2012年06月28日 公開 2022年12月27日 更新

孫正義

迷ったときは、遠くを見る

いま我々が求められているのは、10年、20年先のための解決策ではありません。100年、200年先を考えた解決策を考えなければなりません。10年、20年先のための解決策なら、「とりあえず化石燃料による火力発電でいい」という話にもなります。原発の再稼働も、選択肢の1つになるかもしれません。

とはいえ、今後の日本で原発を新たにつくるのは、かなり難しいでしょう。また、かりに再稼働したとしても、いずれ寿命がくれば使えなくなります。そう考えたとき、やはり原発依存には限界があります。

人類はまだ、原子力を十分にコントロールする方法を手にしていません。非常に危険すぎるものです。コントロールする方法を知らないエネルギーは、けっして使い続けてはなりません。

日本に54基あった原発は、トラブルや定期検査などで2011年の冬には2基しか稼働していませんでした。一時は「日本経済が全停止する」「家庭の電気はすべて停電する」などと危惧されましたが、なんとか乗り越えられました。そこには国民の節電の努力があり、また停止していた火力発電が稼働する方向で動いたこともあります。

火力発電も一時的には依存せざるを得ないでしょうが、将来的に燃料費の値上がりは避けられないでしょう。

気候変動や資源枯渇の問題もあり、やはり100年、200年先という長い年月で考えたら、自然エネルギーをもとにしたアジアスーパーグリッド構想の実現しかありません。

物事に迷ったときは、遠くを見ることです。答えはシンプルに見えてきます。そして見えた答えがあれば、迷わずシンプルにそこに全速力で向かう。あとで振り返ると、結局それしか解決策はないのです。短期的な解決は、途中の寄り道にしか過ぎません。

しかもこれは経済的に成り立つ方法です。だから国民に負担をかけず、税金に頼らず、実現できます。いま現在は、自然エネルギーによる発電はコストがかかります。そのため固定価格買取制度などに頼らざるを得ませんが、中長期で見れば、むしろ火力より安くなります。

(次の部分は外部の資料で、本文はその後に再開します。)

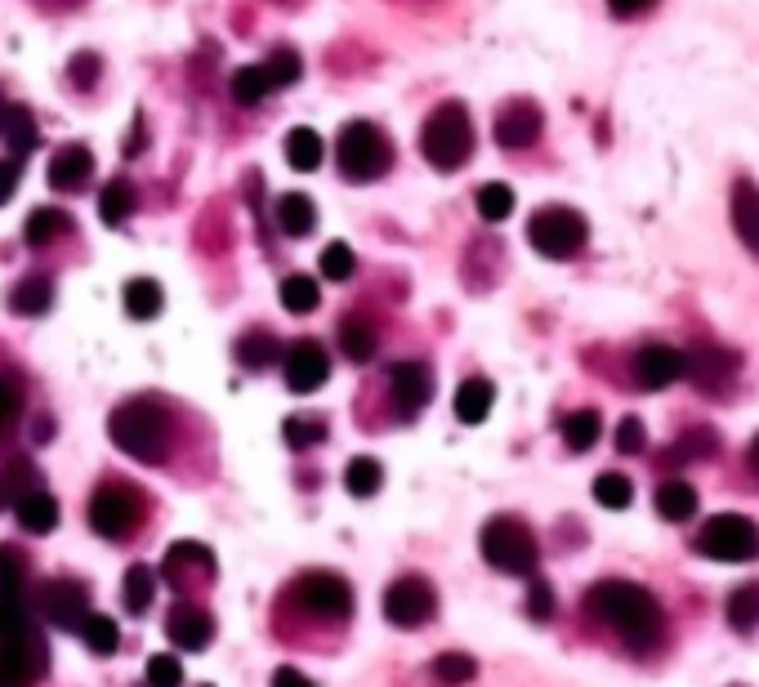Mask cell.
Masks as SVG:
<instances>
[{"instance_id": "obj_1", "label": "cell", "mask_w": 759, "mask_h": 687, "mask_svg": "<svg viewBox=\"0 0 759 687\" xmlns=\"http://www.w3.org/2000/svg\"><path fill=\"white\" fill-rule=\"evenodd\" d=\"M585 612L603 625H617L630 652H648L661 638V607L648 589L630 581H598L585 594Z\"/></svg>"}, {"instance_id": "obj_2", "label": "cell", "mask_w": 759, "mask_h": 687, "mask_svg": "<svg viewBox=\"0 0 759 687\" xmlns=\"http://www.w3.org/2000/svg\"><path fill=\"white\" fill-rule=\"evenodd\" d=\"M470 147H474V121L461 103H442L420 130V152L438 170H461Z\"/></svg>"}, {"instance_id": "obj_3", "label": "cell", "mask_w": 759, "mask_h": 687, "mask_svg": "<svg viewBox=\"0 0 759 687\" xmlns=\"http://www.w3.org/2000/svg\"><path fill=\"white\" fill-rule=\"evenodd\" d=\"M107 433H112V442L125 451V455H134V460H143V464H157L162 455H166V416H162V407H152V402H125L112 420H107Z\"/></svg>"}, {"instance_id": "obj_4", "label": "cell", "mask_w": 759, "mask_h": 687, "mask_svg": "<svg viewBox=\"0 0 759 687\" xmlns=\"http://www.w3.org/2000/svg\"><path fill=\"white\" fill-rule=\"evenodd\" d=\"M479 545H483V558L505 576H532L536 572V536L519 519H492L483 527Z\"/></svg>"}, {"instance_id": "obj_5", "label": "cell", "mask_w": 759, "mask_h": 687, "mask_svg": "<svg viewBox=\"0 0 759 687\" xmlns=\"http://www.w3.org/2000/svg\"><path fill=\"white\" fill-rule=\"evenodd\" d=\"M697 554H706L715 563H750L759 554V527L746 513H715L697 532Z\"/></svg>"}, {"instance_id": "obj_6", "label": "cell", "mask_w": 759, "mask_h": 687, "mask_svg": "<svg viewBox=\"0 0 759 687\" xmlns=\"http://www.w3.org/2000/svg\"><path fill=\"white\" fill-rule=\"evenodd\" d=\"M336 161L345 170V180H380L384 165H389V143H384V134L376 125L353 121V125L340 130Z\"/></svg>"}, {"instance_id": "obj_7", "label": "cell", "mask_w": 759, "mask_h": 687, "mask_svg": "<svg viewBox=\"0 0 759 687\" xmlns=\"http://www.w3.org/2000/svg\"><path fill=\"white\" fill-rule=\"evenodd\" d=\"M585 219L576 211H563V206H550V211H536L532 224H527V237L532 246L545 255V259H572L581 246H585Z\"/></svg>"}, {"instance_id": "obj_8", "label": "cell", "mask_w": 759, "mask_h": 687, "mask_svg": "<svg viewBox=\"0 0 759 687\" xmlns=\"http://www.w3.org/2000/svg\"><path fill=\"white\" fill-rule=\"evenodd\" d=\"M290 594H295V603L304 612L318 616V621H345L349 607H353V589L336 572H309V576H299Z\"/></svg>"}, {"instance_id": "obj_9", "label": "cell", "mask_w": 759, "mask_h": 687, "mask_svg": "<svg viewBox=\"0 0 759 687\" xmlns=\"http://www.w3.org/2000/svg\"><path fill=\"white\" fill-rule=\"evenodd\" d=\"M438 612V594L424 576H402L384 589V621L398 629H420L424 621H433Z\"/></svg>"}, {"instance_id": "obj_10", "label": "cell", "mask_w": 759, "mask_h": 687, "mask_svg": "<svg viewBox=\"0 0 759 687\" xmlns=\"http://www.w3.org/2000/svg\"><path fill=\"white\" fill-rule=\"evenodd\" d=\"M45 652L32 629L0 634V687H37Z\"/></svg>"}, {"instance_id": "obj_11", "label": "cell", "mask_w": 759, "mask_h": 687, "mask_svg": "<svg viewBox=\"0 0 759 687\" xmlns=\"http://www.w3.org/2000/svg\"><path fill=\"white\" fill-rule=\"evenodd\" d=\"M139 519V504L130 491L121 486H99L94 500H90V527L103 536V541H121Z\"/></svg>"}, {"instance_id": "obj_12", "label": "cell", "mask_w": 759, "mask_h": 687, "mask_svg": "<svg viewBox=\"0 0 759 687\" xmlns=\"http://www.w3.org/2000/svg\"><path fill=\"white\" fill-rule=\"evenodd\" d=\"M331 376V358L318 339H299L286 353V389L290 393H318Z\"/></svg>"}, {"instance_id": "obj_13", "label": "cell", "mask_w": 759, "mask_h": 687, "mask_svg": "<svg viewBox=\"0 0 759 687\" xmlns=\"http://www.w3.org/2000/svg\"><path fill=\"white\" fill-rule=\"evenodd\" d=\"M630 371H635V384L639 389L661 393V389H670L684 376V353L670 349V344H648V349L635 353V367Z\"/></svg>"}, {"instance_id": "obj_14", "label": "cell", "mask_w": 759, "mask_h": 687, "mask_svg": "<svg viewBox=\"0 0 759 687\" xmlns=\"http://www.w3.org/2000/svg\"><path fill=\"white\" fill-rule=\"evenodd\" d=\"M541 125H545L541 107L527 103V99H514V103H505L496 112V143L510 147V152H523V147H532L541 139Z\"/></svg>"}, {"instance_id": "obj_15", "label": "cell", "mask_w": 759, "mask_h": 687, "mask_svg": "<svg viewBox=\"0 0 759 687\" xmlns=\"http://www.w3.org/2000/svg\"><path fill=\"white\" fill-rule=\"evenodd\" d=\"M732 367H737V358L724 353V349H715V344H697V349L684 353V376H693V384L701 393H719L724 380L732 376Z\"/></svg>"}, {"instance_id": "obj_16", "label": "cell", "mask_w": 759, "mask_h": 687, "mask_svg": "<svg viewBox=\"0 0 759 687\" xmlns=\"http://www.w3.org/2000/svg\"><path fill=\"white\" fill-rule=\"evenodd\" d=\"M45 616L59 625V629H81L85 616H90V603H85V589L76 581H54L45 589Z\"/></svg>"}, {"instance_id": "obj_17", "label": "cell", "mask_w": 759, "mask_h": 687, "mask_svg": "<svg viewBox=\"0 0 759 687\" xmlns=\"http://www.w3.org/2000/svg\"><path fill=\"white\" fill-rule=\"evenodd\" d=\"M389 389H393V402L402 411H420L433 393V380H429V367L424 362H398L389 367Z\"/></svg>"}, {"instance_id": "obj_18", "label": "cell", "mask_w": 759, "mask_h": 687, "mask_svg": "<svg viewBox=\"0 0 759 687\" xmlns=\"http://www.w3.org/2000/svg\"><path fill=\"white\" fill-rule=\"evenodd\" d=\"M732 233L741 237V246L746 250H755L759 255V188L755 184H732Z\"/></svg>"}, {"instance_id": "obj_19", "label": "cell", "mask_w": 759, "mask_h": 687, "mask_svg": "<svg viewBox=\"0 0 759 687\" xmlns=\"http://www.w3.org/2000/svg\"><path fill=\"white\" fill-rule=\"evenodd\" d=\"M90 170H94V156H90V147L72 143V147H63V152L50 161V184H54L59 193H76V188H85Z\"/></svg>"}, {"instance_id": "obj_20", "label": "cell", "mask_w": 759, "mask_h": 687, "mask_svg": "<svg viewBox=\"0 0 759 687\" xmlns=\"http://www.w3.org/2000/svg\"><path fill=\"white\" fill-rule=\"evenodd\" d=\"M171 638H175V647H184V652H202V647H211V638H215V621H211L206 612H197V607H175V612H171Z\"/></svg>"}, {"instance_id": "obj_21", "label": "cell", "mask_w": 759, "mask_h": 687, "mask_svg": "<svg viewBox=\"0 0 759 687\" xmlns=\"http://www.w3.org/2000/svg\"><path fill=\"white\" fill-rule=\"evenodd\" d=\"M657 513L666 523H688L697 513V486H688L684 478H666L657 486Z\"/></svg>"}, {"instance_id": "obj_22", "label": "cell", "mask_w": 759, "mask_h": 687, "mask_svg": "<svg viewBox=\"0 0 759 687\" xmlns=\"http://www.w3.org/2000/svg\"><path fill=\"white\" fill-rule=\"evenodd\" d=\"M0 134H6V143L14 147V152H32L37 147V116L23 107V103H0Z\"/></svg>"}, {"instance_id": "obj_23", "label": "cell", "mask_w": 759, "mask_h": 687, "mask_svg": "<svg viewBox=\"0 0 759 687\" xmlns=\"http://www.w3.org/2000/svg\"><path fill=\"white\" fill-rule=\"evenodd\" d=\"M492 402H496V389L488 380H465L461 389H455V420H461V424H483Z\"/></svg>"}, {"instance_id": "obj_24", "label": "cell", "mask_w": 759, "mask_h": 687, "mask_svg": "<svg viewBox=\"0 0 759 687\" xmlns=\"http://www.w3.org/2000/svg\"><path fill=\"white\" fill-rule=\"evenodd\" d=\"M19 523H23L32 536L54 532V523H59V500H54L50 491H28V495L19 500Z\"/></svg>"}, {"instance_id": "obj_25", "label": "cell", "mask_w": 759, "mask_h": 687, "mask_svg": "<svg viewBox=\"0 0 759 687\" xmlns=\"http://www.w3.org/2000/svg\"><path fill=\"white\" fill-rule=\"evenodd\" d=\"M277 224H281L286 237H309L314 224H318V211H314V202L304 197V193H286L277 202Z\"/></svg>"}, {"instance_id": "obj_26", "label": "cell", "mask_w": 759, "mask_h": 687, "mask_svg": "<svg viewBox=\"0 0 759 687\" xmlns=\"http://www.w3.org/2000/svg\"><path fill=\"white\" fill-rule=\"evenodd\" d=\"M125 312H130L134 321H152V317L162 312V286L152 281V277L125 281Z\"/></svg>"}, {"instance_id": "obj_27", "label": "cell", "mask_w": 759, "mask_h": 687, "mask_svg": "<svg viewBox=\"0 0 759 687\" xmlns=\"http://www.w3.org/2000/svg\"><path fill=\"white\" fill-rule=\"evenodd\" d=\"M340 344H345V358H349V362H371L376 349H380V344H376V326L362 321V317H345Z\"/></svg>"}, {"instance_id": "obj_28", "label": "cell", "mask_w": 759, "mask_h": 687, "mask_svg": "<svg viewBox=\"0 0 759 687\" xmlns=\"http://www.w3.org/2000/svg\"><path fill=\"white\" fill-rule=\"evenodd\" d=\"M286 161L295 165V170H318L322 165V139H318V130H309V125H299V130H290V139H286Z\"/></svg>"}, {"instance_id": "obj_29", "label": "cell", "mask_w": 759, "mask_h": 687, "mask_svg": "<svg viewBox=\"0 0 759 687\" xmlns=\"http://www.w3.org/2000/svg\"><path fill=\"white\" fill-rule=\"evenodd\" d=\"M268 90H273V81H268V72H264V63H259V68H237V72H233V99H237L242 107L264 103Z\"/></svg>"}, {"instance_id": "obj_30", "label": "cell", "mask_w": 759, "mask_h": 687, "mask_svg": "<svg viewBox=\"0 0 759 687\" xmlns=\"http://www.w3.org/2000/svg\"><path fill=\"white\" fill-rule=\"evenodd\" d=\"M728 625L732 629H755L759 625V585H741L728 594V607H724Z\"/></svg>"}, {"instance_id": "obj_31", "label": "cell", "mask_w": 759, "mask_h": 687, "mask_svg": "<svg viewBox=\"0 0 759 687\" xmlns=\"http://www.w3.org/2000/svg\"><path fill=\"white\" fill-rule=\"evenodd\" d=\"M134 211V188L125 184V180H112L107 188H103V197H99V215H103V224L107 228H116V224H125V215Z\"/></svg>"}, {"instance_id": "obj_32", "label": "cell", "mask_w": 759, "mask_h": 687, "mask_svg": "<svg viewBox=\"0 0 759 687\" xmlns=\"http://www.w3.org/2000/svg\"><path fill=\"white\" fill-rule=\"evenodd\" d=\"M318 299H322V290H318V281H314V277H299V273H295V277H286V281H281V304H286L290 312H299V317H304V312H314V308H318Z\"/></svg>"}, {"instance_id": "obj_33", "label": "cell", "mask_w": 759, "mask_h": 687, "mask_svg": "<svg viewBox=\"0 0 759 687\" xmlns=\"http://www.w3.org/2000/svg\"><path fill=\"white\" fill-rule=\"evenodd\" d=\"M598 433H603V424H598L594 411H572V416L563 420V442H567L572 451H589V447L598 442Z\"/></svg>"}, {"instance_id": "obj_34", "label": "cell", "mask_w": 759, "mask_h": 687, "mask_svg": "<svg viewBox=\"0 0 759 687\" xmlns=\"http://www.w3.org/2000/svg\"><path fill=\"white\" fill-rule=\"evenodd\" d=\"M380 482H384L380 460H371V455L349 460V469H345V486H349L353 495H376V491H380Z\"/></svg>"}, {"instance_id": "obj_35", "label": "cell", "mask_w": 759, "mask_h": 687, "mask_svg": "<svg viewBox=\"0 0 759 687\" xmlns=\"http://www.w3.org/2000/svg\"><path fill=\"white\" fill-rule=\"evenodd\" d=\"M81 638H85V647H90V652H99V656H112V652L121 647V629H116V621H112V616H85Z\"/></svg>"}, {"instance_id": "obj_36", "label": "cell", "mask_w": 759, "mask_h": 687, "mask_svg": "<svg viewBox=\"0 0 759 687\" xmlns=\"http://www.w3.org/2000/svg\"><path fill=\"white\" fill-rule=\"evenodd\" d=\"M594 500H598L603 509H626V504L635 500V486H630L626 473H598V478H594Z\"/></svg>"}, {"instance_id": "obj_37", "label": "cell", "mask_w": 759, "mask_h": 687, "mask_svg": "<svg viewBox=\"0 0 759 687\" xmlns=\"http://www.w3.org/2000/svg\"><path fill=\"white\" fill-rule=\"evenodd\" d=\"M54 299V286L50 277H28L19 290H14V312H28V317H41Z\"/></svg>"}, {"instance_id": "obj_38", "label": "cell", "mask_w": 759, "mask_h": 687, "mask_svg": "<svg viewBox=\"0 0 759 687\" xmlns=\"http://www.w3.org/2000/svg\"><path fill=\"white\" fill-rule=\"evenodd\" d=\"M510 211H514V188H505V184H483L479 188V215L488 224L510 219Z\"/></svg>"}, {"instance_id": "obj_39", "label": "cell", "mask_w": 759, "mask_h": 687, "mask_svg": "<svg viewBox=\"0 0 759 687\" xmlns=\"http://www.w3.org/2000/svg\"><path fill=\"white\" fill-rule=\"evenodd\" d=\"M273 358H277V339L264 335V330H255V335H246V339L237 344V362H242V367H255V371H259V367H268Z\"/></svg>"}, {"instance_id": "obj_40", "label": "cell", "mask_w": 759, "mask_h": 687, "mask_svg": "<svg viewBox=\"0 0 759 687\" xmlns=\"http://www.w3.org/2000/svg\"><path fill=\"white\" fill-rule=\"evenodd\" d=\"M121 589H125L121 598H125V607H130L134 616H143V612L152 607V572H147V567H130Z\"/></svg>"}, {"instance_id": "obj_41", "label": "cell", "mask_w": 759, "mask_h": 687, "mask_svg": "<svg viewBox=\"0 0 759 687\" xmlns=\"http://www.w3.org/2000/svg\"><path fill=\"white\" fill-rule=\"evenodd\" d=\"M433 678H438L442 687H461V683H470V678H474V660H470V656H461V652H447V656H438V660H433Z\"/></svg>"}, {"instance_id": "obj_42", "label": "cell", "mask_w": 759, "mask_h": 687, "mask_svg": "<svg viewBox=\"0 0 759 687\" xmlns=\"http://www.w3.org/2000/svg\"><path fill=\"white\" fill-rule=\"evenodd\" d=\"M318 268L331 277V281H349L353 273H358V255L345 246V242H331L327 250H322V259H318Z\"/></svg>"}, {"instance_id": "obj_43", "label": "cell", "mask_w": 759, "mask_h": 687, "mask_svg": "<svg viewBox=\"0 0 759 687\" xmlns=\"http://www.w3.org/2000/svg\"><path fill=\"white\" fill-rule=\"evenodd\" d=\"M59 233H68V215H59V211H32V219H28V242L32 246H50Z\"/></svg>"}, {"instance_id": "obj_44", "label": "cell", "mask_w": 759, "mask_h": 687, "mask_svg": "<svg viewBox=\"0 0 759 687\" xmlns=\"http://www.w3.org/2000/svg\"><path fill=\"white\" fill-rule=\"evenodd\" d=\"M19 589H23V558L10 545H0V603L19 598Z\"/></svg>"}, {"instance_id": "obj_45", "label": "cell", "mask_w": 759, "mask_h": 687, "mask_svg": "<svg viewBox=\"0 0 759 687\" xmlns=\"http://www.w3.org/2000/svg\"><path fill=\"white\" fill-rule=\"evenodd\" d=\"M281 433H286L290 447H314V442L327 438V424H322V420H309V416H290Z\"/></svg>"}, {"instance_id": "obj_46", "label": "cell", "mask_w": 759, "mask_h": 687, "mask_svg": "<svg viewBox=\"0 0 759 687\" xmlns=\"http://www.w3.org/2000/svg\"><path fill=\"white\" fill-rule=\"evenodd\" d=\"M147 683H152V687H180V683H184V665H180L175 656L157 652V656L147 660Z\"/></svg>"}, {"instance_id": "obj_47", "label": "cell", "mask_w": 759, "mask_h": 687, "mask_svg": "<svg viewBox=\"0 0 759 687\" xmlns=\"http://www.w3.org/2000/svg\"><path fill=\"white\" fill-rule=\"evenodd\" d=\"M264 72H268L273 90H277V85H290V81H299V59H295L290 50H277V54H268Z\"/></svg>"}, {"instance_id": "obj_48", "label": "cell", "mask_w": 759, "mask_h": 687, "mask_svg": "<svg viewBox=\"0 0 759 687\" xmlns=\"http://www.w3.org/2000/svg\"><path fill=\"white\" fill-rule=\"evenodd\" d=\"M527 616L532 621H550L554 616V594H550L545 581H532V589H527Z\"/></svg>"}, {"instance_id": "obj_49", "label": "cell", "mask_w": 759, "mask_h": 687, "mask_svg": "<svg viewBox=\"0 0 759 687\" xmlns=\"http://www.w3.org/2000/svg\"><path fill=\"white\" fill-rule=\"evenodd\" d=\"M617 451H626V455L644 451V424H639L635 416H626V420H622V429H617Z\"/></svg>"}, {"instance_id": "obj_50", "label": "cell", "mask_w": 759, "mask_h": 687, "mask_svg": "<svg viewBox=\"0 0 759 687\" xmlns=\"http://www.w3.org/2000/svg\"><path fill=\"white\" fill-rule=\"evenodd\" d=\"M14 416H19V393H14L10 380H0V433L14 424Z\"/></svg>"}, {"instance_id": "obj_51", "label": "cell", "mask_w": 759, "mask_h": 687, "mask_svg": "<svg viewBox=\"0 0 759 687\" xmlns=\"http://www.w3.org/2000/svg\"><path fill=\"white\" fill-rule=\"evenodd\" d=\"M19 161H0V206H6L10 197H14V188H19Z\"/></svg>"}, {"instance_id": "obj_52", "label": "cell", "mask_w": 759, "mask_h": 687, "mask_svg": "<svg viewBox=\"0 0 759 687\" xmlns=\"http://www.w3.org/2000/svg\"><path fill=\"white\" fill-rule=\"evenodd\" d=\"M99 76V59L94 54H76V63H72V81L76 85H90Z\"/></svg>"}, {"instance_id": "obj_53", "label": "cell", "mask_w": 759, "mask_h": 687, "mask_svg": "<svg viewBox=\"0 0 759 687\" xmlns=\"http://www.w3.org/2000/svg\"><path fill=\"white\" fill-rule=\"evenodd\" d=\"M653 6H657V0H607V10L622 14V19H635V14L653 10Z\"/></svg>"}, {"instance_id": "obj_54", "label": "cell", "mask_w": 759, "mask_h": 687, "mask_svg": "<svg viewBox=\"0 0 759 687\" xmlns=\"http://www.w3.org/2000/svg\"><path fill=\"white\" fill-rule=\"evenodd\" d=\"M273 687H314L309 678H304L299 669H290V665H281L277 674H273Z\"/></svg>"}, {"instance_id": "obj_55", "label": "cell", "mask_w": 759, "mask_h": 687, "mask_svg": "<svg viewBox=\"0 0 759 687\" xmlns=\"http://www.w3.org/2000/svg\"><path fill=\"white\" fill-rule=\"evenodd\" d=\"M750 469H755V478H759V438L750 442Z\"/></svg>"}]
</instances>
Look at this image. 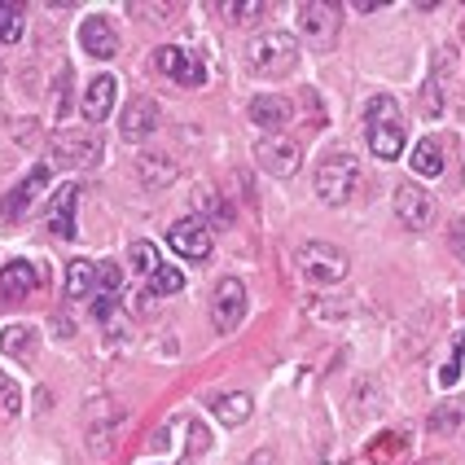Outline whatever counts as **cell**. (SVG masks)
<instances>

当然、原子力よりも安くなります。

福島原発の事故以来、安全レベルのハードルがいっきに上がりました。原子力を新たにつくる場合、これから大変なコストがかかります。これから新たにつくろうという動きは、世界中でどんどん減るでしょう。

その意味でもアジアをスーパーグリッドでつなぎ、長く持つような、自然エネルギーによる新しいシステムをつくる必要があります。

アジアスーパーグリッド構想について言えば、自然エネルギー財団を設立した当初、私自身、荒唐無稽な夢物語と思っていました。直後に開いた会合でも、「まだ信じないでください。とりあえずクレージーな夢物語を語っています。ただの大風呂敷ですから、忘れてください」と発言しました。

ところがそれから半年経って、夢は着実に前進しています。本文でご紹介するように、世界の人びとが我々の構想に関心を抱いてくれています。日本政府の方々にも、ぜひ大きなスケールで日本のエネルギー政策を解決する議論をしていただきたい。

本書『孫正義のエネルギー革命』が、そのための一助となることを願いたいと思います。